Riporta quante righe dell'elenco seguente contengono la stringa "instances". Scrivi soltanto il numero.

Voci di dati salvate
★ ★ ★ ★ ★

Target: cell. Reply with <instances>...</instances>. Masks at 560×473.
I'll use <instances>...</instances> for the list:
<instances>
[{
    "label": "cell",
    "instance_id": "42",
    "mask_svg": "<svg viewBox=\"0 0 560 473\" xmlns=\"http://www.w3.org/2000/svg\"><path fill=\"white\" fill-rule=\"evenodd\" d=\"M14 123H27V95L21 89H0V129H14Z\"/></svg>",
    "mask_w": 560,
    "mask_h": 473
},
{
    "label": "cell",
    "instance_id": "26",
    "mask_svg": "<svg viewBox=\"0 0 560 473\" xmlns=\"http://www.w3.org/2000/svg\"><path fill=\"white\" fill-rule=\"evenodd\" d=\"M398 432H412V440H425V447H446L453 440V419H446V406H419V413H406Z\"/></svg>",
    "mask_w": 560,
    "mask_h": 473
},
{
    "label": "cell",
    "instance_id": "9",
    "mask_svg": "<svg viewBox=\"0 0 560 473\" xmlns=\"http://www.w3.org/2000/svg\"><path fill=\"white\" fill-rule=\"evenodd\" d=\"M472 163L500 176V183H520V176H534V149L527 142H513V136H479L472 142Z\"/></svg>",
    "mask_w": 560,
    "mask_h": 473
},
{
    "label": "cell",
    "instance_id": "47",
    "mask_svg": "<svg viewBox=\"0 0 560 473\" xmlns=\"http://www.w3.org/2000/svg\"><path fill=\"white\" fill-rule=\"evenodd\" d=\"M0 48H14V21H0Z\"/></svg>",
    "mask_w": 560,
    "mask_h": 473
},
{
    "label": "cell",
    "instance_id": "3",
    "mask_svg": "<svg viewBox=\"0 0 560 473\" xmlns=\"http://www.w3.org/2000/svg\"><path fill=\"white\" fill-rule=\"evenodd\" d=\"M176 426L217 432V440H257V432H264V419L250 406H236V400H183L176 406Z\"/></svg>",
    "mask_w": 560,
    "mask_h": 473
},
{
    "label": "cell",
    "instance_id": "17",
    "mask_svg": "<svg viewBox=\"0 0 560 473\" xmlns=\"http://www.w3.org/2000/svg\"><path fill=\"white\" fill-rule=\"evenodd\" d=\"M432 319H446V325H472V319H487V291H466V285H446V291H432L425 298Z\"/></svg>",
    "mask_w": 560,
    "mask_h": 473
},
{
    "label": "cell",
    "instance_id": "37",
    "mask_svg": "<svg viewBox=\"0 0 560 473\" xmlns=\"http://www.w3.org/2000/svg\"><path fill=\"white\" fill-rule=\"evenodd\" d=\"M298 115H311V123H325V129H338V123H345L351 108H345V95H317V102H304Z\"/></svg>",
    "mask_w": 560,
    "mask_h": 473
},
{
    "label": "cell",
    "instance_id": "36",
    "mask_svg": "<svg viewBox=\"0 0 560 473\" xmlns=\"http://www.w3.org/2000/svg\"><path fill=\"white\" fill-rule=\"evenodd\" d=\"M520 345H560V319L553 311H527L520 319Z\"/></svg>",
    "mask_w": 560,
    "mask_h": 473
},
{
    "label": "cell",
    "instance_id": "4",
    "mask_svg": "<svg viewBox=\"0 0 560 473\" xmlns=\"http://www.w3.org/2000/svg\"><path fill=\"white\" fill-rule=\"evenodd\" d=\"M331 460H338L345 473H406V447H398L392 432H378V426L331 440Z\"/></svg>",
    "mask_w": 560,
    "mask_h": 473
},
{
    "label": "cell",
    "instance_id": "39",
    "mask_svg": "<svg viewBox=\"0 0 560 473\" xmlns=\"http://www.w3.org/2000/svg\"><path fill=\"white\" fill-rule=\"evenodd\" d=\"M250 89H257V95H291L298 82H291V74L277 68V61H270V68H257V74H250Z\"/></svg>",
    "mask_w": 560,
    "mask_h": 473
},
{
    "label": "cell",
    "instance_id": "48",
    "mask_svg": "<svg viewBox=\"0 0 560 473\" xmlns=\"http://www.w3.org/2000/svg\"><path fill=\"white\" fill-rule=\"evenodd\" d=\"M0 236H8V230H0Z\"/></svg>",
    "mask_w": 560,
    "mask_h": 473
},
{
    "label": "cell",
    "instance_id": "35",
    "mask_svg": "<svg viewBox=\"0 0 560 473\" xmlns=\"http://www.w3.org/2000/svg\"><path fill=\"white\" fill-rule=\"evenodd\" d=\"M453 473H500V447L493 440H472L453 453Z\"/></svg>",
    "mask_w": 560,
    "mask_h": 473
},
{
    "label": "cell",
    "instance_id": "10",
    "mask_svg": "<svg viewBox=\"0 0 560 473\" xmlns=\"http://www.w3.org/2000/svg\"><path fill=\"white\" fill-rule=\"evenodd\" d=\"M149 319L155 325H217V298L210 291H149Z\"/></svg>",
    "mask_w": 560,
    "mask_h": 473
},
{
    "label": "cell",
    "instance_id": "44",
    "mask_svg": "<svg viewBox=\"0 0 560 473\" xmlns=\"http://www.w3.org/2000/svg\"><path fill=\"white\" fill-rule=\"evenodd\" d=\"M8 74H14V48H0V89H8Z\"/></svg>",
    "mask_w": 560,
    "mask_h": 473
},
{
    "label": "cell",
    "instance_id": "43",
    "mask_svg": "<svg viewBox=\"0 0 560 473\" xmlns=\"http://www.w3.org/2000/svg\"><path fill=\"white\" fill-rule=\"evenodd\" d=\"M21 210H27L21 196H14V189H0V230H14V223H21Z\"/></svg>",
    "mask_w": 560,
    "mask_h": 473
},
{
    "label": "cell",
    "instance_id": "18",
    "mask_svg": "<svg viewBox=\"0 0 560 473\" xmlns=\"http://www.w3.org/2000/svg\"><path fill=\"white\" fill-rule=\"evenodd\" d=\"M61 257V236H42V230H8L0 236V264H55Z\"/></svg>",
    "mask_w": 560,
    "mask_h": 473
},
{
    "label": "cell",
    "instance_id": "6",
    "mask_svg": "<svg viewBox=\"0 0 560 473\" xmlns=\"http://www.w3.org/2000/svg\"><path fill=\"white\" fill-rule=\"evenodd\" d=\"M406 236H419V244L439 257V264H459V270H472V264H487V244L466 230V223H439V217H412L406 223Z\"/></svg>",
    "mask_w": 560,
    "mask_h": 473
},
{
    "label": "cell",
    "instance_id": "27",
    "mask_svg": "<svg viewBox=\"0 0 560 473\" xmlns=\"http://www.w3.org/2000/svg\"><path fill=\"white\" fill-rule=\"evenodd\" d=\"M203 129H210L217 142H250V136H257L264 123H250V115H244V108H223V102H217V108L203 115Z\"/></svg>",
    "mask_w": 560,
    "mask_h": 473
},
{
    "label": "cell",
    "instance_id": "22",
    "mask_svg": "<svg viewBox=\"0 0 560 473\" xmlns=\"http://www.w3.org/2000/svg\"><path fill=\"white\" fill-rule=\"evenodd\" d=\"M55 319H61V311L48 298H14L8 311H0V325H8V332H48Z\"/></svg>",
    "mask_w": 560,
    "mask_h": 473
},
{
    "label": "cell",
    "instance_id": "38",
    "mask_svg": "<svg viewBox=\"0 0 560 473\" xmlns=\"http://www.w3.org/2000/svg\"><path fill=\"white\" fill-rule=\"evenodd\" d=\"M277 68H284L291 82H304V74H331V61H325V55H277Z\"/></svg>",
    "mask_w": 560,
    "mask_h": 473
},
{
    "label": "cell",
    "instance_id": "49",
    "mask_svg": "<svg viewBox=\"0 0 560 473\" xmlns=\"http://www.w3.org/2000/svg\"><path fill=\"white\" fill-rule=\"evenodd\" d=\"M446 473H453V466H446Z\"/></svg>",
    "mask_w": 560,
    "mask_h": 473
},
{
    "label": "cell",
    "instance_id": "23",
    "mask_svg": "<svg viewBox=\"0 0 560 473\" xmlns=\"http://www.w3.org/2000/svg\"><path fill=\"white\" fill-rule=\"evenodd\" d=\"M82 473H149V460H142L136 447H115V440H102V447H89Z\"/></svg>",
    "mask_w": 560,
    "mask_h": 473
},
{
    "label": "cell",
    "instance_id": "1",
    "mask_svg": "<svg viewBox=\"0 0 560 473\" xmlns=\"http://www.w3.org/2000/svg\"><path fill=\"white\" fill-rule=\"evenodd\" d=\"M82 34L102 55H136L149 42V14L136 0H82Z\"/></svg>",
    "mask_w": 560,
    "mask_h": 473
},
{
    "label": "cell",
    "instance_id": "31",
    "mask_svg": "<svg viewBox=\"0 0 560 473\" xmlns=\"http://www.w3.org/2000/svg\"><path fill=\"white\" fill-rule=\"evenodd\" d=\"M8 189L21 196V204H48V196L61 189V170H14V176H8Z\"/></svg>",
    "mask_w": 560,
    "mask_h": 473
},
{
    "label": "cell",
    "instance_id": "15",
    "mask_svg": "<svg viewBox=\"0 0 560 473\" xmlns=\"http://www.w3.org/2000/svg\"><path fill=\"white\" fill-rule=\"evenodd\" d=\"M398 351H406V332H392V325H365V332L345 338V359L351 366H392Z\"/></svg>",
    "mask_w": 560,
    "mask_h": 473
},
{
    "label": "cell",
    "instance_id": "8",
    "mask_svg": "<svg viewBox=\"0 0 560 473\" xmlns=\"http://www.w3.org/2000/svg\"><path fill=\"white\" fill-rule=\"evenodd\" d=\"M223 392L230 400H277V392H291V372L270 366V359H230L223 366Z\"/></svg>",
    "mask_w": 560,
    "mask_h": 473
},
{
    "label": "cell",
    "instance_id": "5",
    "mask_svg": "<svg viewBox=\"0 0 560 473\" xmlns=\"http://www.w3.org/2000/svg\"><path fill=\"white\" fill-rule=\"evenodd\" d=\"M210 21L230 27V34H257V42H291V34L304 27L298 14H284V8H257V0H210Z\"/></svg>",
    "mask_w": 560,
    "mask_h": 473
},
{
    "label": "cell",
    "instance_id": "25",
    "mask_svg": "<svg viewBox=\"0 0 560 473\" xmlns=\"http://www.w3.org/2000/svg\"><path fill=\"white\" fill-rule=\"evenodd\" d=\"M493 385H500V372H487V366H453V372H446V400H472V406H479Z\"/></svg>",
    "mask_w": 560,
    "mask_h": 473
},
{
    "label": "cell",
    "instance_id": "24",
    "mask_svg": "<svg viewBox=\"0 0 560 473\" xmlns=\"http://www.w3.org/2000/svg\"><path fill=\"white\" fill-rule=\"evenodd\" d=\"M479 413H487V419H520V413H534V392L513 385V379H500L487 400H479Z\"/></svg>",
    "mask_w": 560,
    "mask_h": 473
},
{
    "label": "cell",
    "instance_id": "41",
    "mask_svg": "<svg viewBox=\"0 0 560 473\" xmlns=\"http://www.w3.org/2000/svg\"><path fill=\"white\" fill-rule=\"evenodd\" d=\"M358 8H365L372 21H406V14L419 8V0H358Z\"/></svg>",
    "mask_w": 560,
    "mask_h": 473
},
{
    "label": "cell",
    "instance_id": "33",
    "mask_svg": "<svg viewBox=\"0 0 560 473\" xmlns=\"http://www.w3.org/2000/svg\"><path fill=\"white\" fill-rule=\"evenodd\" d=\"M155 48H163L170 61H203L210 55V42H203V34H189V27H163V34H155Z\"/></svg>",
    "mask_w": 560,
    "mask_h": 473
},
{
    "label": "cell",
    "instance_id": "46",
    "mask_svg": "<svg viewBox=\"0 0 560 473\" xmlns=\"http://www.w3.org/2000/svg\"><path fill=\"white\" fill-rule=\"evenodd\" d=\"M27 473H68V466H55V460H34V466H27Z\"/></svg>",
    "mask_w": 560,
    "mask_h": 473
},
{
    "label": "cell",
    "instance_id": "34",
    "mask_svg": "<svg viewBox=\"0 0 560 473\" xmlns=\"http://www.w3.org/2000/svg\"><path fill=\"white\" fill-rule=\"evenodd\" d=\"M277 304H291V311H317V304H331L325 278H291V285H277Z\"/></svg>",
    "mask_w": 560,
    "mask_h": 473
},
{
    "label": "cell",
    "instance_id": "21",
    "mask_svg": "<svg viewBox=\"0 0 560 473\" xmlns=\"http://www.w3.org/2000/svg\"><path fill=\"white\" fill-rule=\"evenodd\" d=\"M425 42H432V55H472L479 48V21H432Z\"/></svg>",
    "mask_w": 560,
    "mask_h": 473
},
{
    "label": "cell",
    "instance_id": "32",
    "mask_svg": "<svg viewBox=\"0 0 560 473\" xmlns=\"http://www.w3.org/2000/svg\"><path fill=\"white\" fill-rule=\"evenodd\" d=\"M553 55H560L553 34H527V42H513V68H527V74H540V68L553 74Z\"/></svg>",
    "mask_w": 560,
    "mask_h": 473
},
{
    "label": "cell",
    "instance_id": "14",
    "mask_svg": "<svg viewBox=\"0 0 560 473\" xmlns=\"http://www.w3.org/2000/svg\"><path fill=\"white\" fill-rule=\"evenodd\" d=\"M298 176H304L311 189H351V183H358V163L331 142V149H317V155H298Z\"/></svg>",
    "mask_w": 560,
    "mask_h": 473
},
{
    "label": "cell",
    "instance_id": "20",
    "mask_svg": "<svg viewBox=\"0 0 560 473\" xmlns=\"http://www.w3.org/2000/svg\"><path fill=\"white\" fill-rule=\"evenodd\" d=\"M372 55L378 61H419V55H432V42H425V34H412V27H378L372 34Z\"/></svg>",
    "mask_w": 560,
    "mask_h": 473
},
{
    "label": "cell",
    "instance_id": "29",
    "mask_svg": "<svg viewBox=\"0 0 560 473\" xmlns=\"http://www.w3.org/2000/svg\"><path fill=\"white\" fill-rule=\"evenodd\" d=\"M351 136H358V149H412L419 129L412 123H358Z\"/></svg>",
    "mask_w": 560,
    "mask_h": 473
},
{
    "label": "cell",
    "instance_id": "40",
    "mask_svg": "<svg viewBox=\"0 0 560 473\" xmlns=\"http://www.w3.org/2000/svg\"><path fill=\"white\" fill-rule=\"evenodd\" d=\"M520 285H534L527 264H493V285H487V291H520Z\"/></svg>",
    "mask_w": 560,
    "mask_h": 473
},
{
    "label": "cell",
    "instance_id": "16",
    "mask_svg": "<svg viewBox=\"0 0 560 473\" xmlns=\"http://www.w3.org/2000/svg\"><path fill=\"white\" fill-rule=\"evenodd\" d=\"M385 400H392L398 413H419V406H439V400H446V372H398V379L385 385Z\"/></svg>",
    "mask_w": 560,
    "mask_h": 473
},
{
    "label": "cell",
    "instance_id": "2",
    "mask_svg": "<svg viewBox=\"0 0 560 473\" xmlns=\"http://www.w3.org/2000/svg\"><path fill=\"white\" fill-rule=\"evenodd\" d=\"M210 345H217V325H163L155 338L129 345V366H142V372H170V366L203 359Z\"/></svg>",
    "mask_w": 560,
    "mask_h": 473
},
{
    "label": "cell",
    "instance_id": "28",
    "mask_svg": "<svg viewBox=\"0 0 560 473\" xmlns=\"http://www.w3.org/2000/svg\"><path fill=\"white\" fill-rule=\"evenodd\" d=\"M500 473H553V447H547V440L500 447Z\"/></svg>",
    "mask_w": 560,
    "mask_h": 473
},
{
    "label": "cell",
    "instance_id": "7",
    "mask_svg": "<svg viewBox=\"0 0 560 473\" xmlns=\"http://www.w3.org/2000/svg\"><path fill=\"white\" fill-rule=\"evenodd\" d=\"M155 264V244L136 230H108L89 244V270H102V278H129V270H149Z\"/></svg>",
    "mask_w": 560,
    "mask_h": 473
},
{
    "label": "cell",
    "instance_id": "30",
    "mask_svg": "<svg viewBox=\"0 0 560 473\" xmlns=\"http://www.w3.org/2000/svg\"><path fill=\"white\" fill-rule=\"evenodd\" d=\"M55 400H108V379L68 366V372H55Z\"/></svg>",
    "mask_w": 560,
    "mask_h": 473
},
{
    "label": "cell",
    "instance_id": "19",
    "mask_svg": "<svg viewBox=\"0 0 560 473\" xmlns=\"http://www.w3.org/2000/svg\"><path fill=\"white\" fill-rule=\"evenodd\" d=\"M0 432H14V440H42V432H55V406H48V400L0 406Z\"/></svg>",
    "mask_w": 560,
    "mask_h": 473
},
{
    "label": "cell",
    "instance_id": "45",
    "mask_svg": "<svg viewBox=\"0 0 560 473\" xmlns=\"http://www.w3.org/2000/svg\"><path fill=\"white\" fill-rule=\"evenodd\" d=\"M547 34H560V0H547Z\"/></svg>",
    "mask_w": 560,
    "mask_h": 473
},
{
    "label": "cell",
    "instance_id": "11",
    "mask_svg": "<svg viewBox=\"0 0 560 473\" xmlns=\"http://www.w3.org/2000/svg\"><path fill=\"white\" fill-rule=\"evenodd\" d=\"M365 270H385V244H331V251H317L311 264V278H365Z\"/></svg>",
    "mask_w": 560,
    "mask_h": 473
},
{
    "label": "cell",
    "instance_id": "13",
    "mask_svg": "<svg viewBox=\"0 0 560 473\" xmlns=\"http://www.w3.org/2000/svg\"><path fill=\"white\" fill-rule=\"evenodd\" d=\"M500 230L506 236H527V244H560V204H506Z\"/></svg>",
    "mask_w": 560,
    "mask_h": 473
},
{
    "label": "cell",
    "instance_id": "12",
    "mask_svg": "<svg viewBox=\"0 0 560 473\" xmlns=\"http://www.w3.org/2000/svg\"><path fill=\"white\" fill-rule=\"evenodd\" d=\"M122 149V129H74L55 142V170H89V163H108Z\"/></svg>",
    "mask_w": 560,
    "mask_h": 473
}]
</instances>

★ ★ ★ ★ ★

La risposta
4